Guns don't kill people; Physics kills people! - John Lithgow as Dick Solomon on Third Rock From The Sun
I would not hire you for any networking job.
Did you actually read my post?
None. Though that doesn't address the issue that there has to be a vulnerability to exploit. If there's no vulnerability, more open ports don't decrease security.
And you've illogically assumed that N+1 is always worse than N. By that reasoning, as we know windows are less secure than walls, no building should have more than one window. Everyone can share it. Any more than that must be, by nyet's definition, insecure.
Learn to love Alaska
You don't need an open port listening to scrape all your data and send it away. So why do the open ports matter more than the general security?
Learn to love Alaska
Why do you pretend P2P doesn't exist? I guess every P2P app should be blocked because you can't think of a good reason for P2P to exist.

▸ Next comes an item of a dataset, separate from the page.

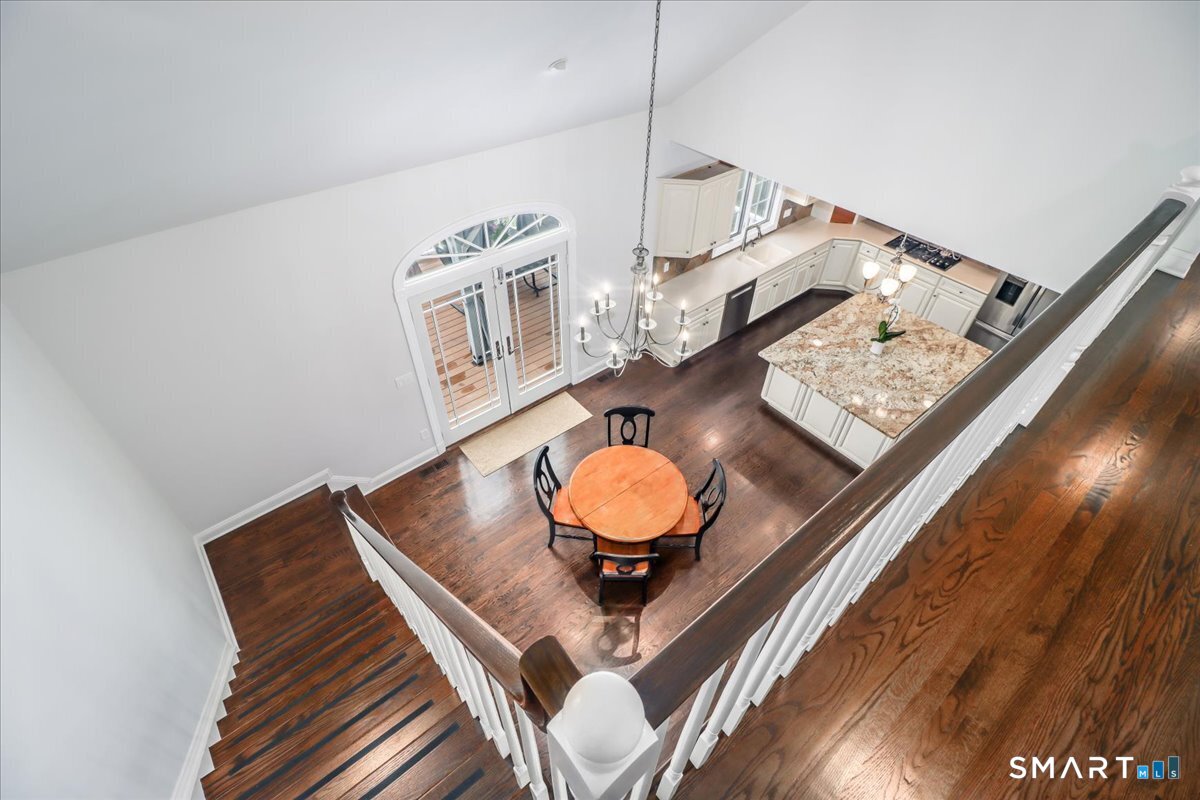 8 Encampment Place Ridgefield, CT 06877 - Photo 19 of 40 Looking from Second Floor into Eat In Kitchen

How would you have IoT? Every device calling to a paid central server that can lock you out of your house/garage if you give them a bad review? Or a secure P2P communication so your devices can talk to each other without using ransomware, I mean central server?
Learn to love Alaska
You use connect(), not listen()/accept()
listen() is fundamentally more dangerous than connect().
Sure, the app maker may scrape all your data and send it to their server. How is it in any way better to then leave a port open so that anyone can try and compromise your device and grab a copy for themselves?
Do we really need a new term? Can't we just keep calling them Slashdotters?
With no apps installed, there'll be open ports. So it's up to you to prove that one more open port will greatly diminish the security of the device. And zero open ports still allows an malicious app to send everything to a central server, so the issue of "malicious apps" indicates they wouldn't need (or want) open ports.